Functional annotation of the transcriptomic data

Genes and transcripts were annotated using six major databases: NR (ftp://ftp.ncbi.nlm.nih.gov/blast/db/), SwissProt (http://web.expasy.org/docs/swiss-prot_guideline.html), Pfam (http://pfam.xfam.org/), EggNOG (http://eggnogdb.embl.de/#/app/home), GO (http://www.geneontology.org) and KEGG (http://www.genome.jp/kegg/). DIAMOND software was used to match sequences to genes and transcripts in the NR, SwissProt, and EggNOG databases; BLAST2 GO was used to match sequences to the GO database; HMMER software was used to match sequences to the Pfam database; and KOBAS2.1 was used to obtain KEGG Orthology results.

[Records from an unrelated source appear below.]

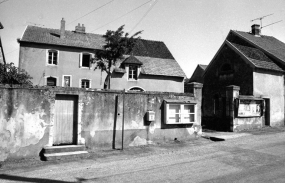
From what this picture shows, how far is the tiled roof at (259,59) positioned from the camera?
16.7 m

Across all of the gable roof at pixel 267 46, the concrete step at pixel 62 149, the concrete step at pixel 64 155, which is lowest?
the concrete step at pixel 64 155

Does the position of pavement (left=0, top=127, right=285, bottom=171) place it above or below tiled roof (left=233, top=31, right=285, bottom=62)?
below

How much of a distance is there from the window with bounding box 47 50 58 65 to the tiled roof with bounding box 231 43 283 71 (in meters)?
17.2

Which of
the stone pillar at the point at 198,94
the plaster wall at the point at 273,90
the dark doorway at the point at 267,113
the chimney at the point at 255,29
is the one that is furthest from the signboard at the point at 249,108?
the chimney at the point at 255,29

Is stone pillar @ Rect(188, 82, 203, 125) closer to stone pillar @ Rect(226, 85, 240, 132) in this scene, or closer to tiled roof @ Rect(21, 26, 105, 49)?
stone pillar @ Rect(226, 85, 240, 132)

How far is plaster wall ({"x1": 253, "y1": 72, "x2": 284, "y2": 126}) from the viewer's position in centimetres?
1633

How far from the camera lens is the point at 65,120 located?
332 inches

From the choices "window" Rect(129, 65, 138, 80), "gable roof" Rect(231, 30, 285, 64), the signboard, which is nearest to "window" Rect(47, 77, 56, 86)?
"window" Rect(129, 65, 138, 80)

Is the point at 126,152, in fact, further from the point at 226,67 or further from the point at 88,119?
the point at 226,67

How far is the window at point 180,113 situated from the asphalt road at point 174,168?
65.5 inches

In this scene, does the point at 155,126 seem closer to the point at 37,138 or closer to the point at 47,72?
the point at 37,138

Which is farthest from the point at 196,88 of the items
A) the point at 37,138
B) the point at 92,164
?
the point at 37,138

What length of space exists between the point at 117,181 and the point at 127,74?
17667mm

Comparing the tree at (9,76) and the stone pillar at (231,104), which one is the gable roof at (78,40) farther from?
the stone pillar at (231,104)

Effects of different oil additives on the production of pneumocandin B₀ during fermentation

In this study, we tested the addition of five commercially available edible oils, including soybean oil, mixed oil (rapeseed oil, soybean oil), olive oil, sesame oil, and corn oil. At the early stage of fermentation (day 1), 1.0 g/L of oil was added to the culture to investigate the effect of oil on the synthesis of pneumocandin B₀ and the growth of the strain.

The oil addition test was completed after 17 days of fermentation. As shown in Fig. 1, the addition of oil has a significant impact on both pneumocandin B₀ accumulation and strain growth, but the impact of different oils on the yield of pneumocandin B₀ varied greatly. The yield from high to low was in the order soybean oil (2487.42 mg/L) > olive oil (2434.29 mg/L) > corn oil (2261.81 mg/L) > sesame oil (2219.41 mg/L) > mixed oil (2056.82 mg/L) > control group (1807.33 mg/L). This is perhaps unsurprising, as the lipid and fatty acid composition of the tested oils also varies greatly.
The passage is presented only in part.